In its judgement released this week, the Supreme Court has unanimously agreed with the Commissioner’s position and has upheld the Court of Appeal decision. The Commissioner alleged that orthopaedic surgeons, Messrs Penny and Hooper, used corporate and family trust structures in a manner that amounted to tax avoidance.
The High Court disagreed, while the majority of the Court of Appeal agreed with the Commissioner.
The Supreme Court has maintained that although the structures themselves were entirely lawful and unremarkable, the use of those structures by Messrs Penny and Hooper to pay artificially low salaries amounted to tax avoidance.
For many, this judgement was not a surprise. However, it does still leave a certain degree of uncertainty hanging over taxpayers, because in the case of Messrs Penny and Hooper, although the structure itself was perfectly acceptable, the outcome was not.
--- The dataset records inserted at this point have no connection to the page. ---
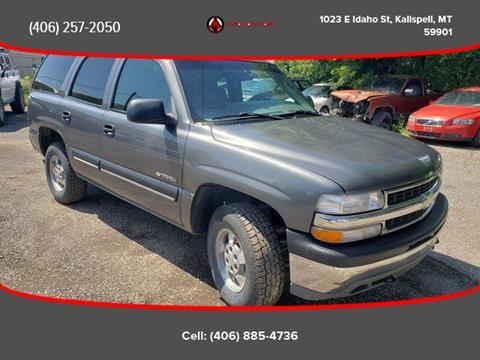 2001 Chevrolet Tahoe for sale in Kalispell, MT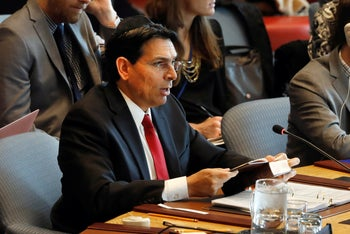 Israel's Ambassador Danny Danon speaks in the Security Council, at United Nations headquarters, Monday, April 29, 2019.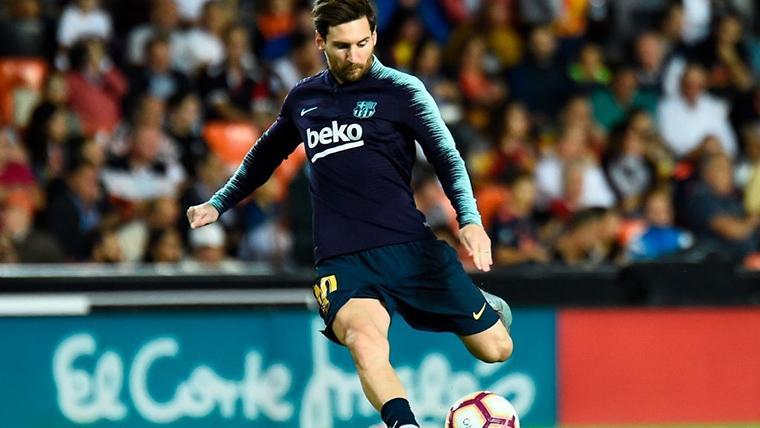 Leo Messi, durante un calentamiento con el FC Barcelona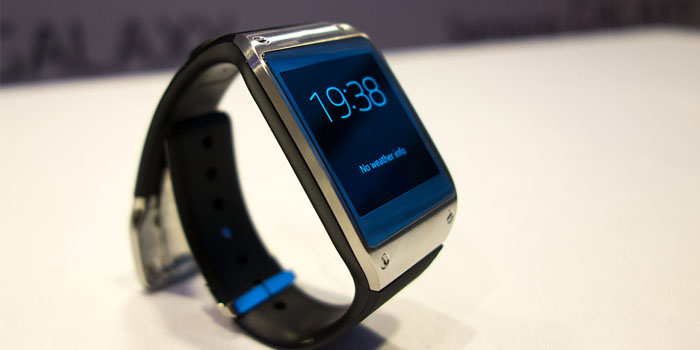 galaxy smartwatches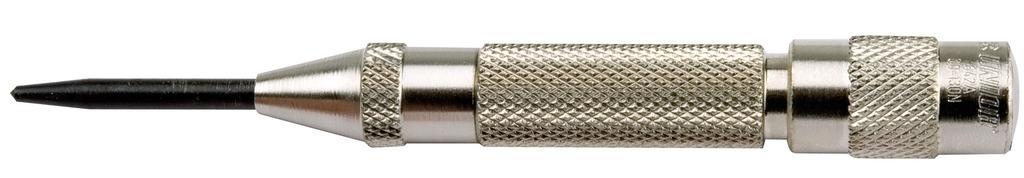 důlkovač automatický UNIOR dílenský 60-130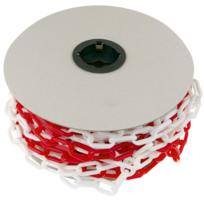 PrimeMatik Poteaux de barri/ère de cha/îne de Files Attente 31x91 cm Rouge Blanc 2 unit/és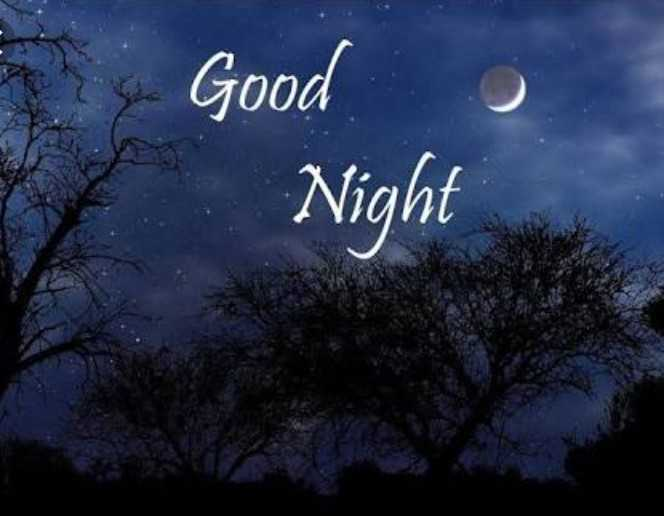 good night - Good o Night - ShareChat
This has reconfirmed the need for people to be more vigilant regarding the restructuring of their affairs.
We would hope the New Zealand Institute of Chartered Accountants (NZICA) and others will lobby the IRD to reconfirm what circumstances they will and will not seek to apply this case. The danger otherwise is that this case will be used “carte blanche” to support any position the IRD intends to take.
It is also worth noting that this case relates to tax years in which the tax rates were not aligned. However, based on the tax rates currently in place, perhaps this case has less application moving forward given there is potentially no tax advantage. That said, in certain circumstances, there could still be timing advantages.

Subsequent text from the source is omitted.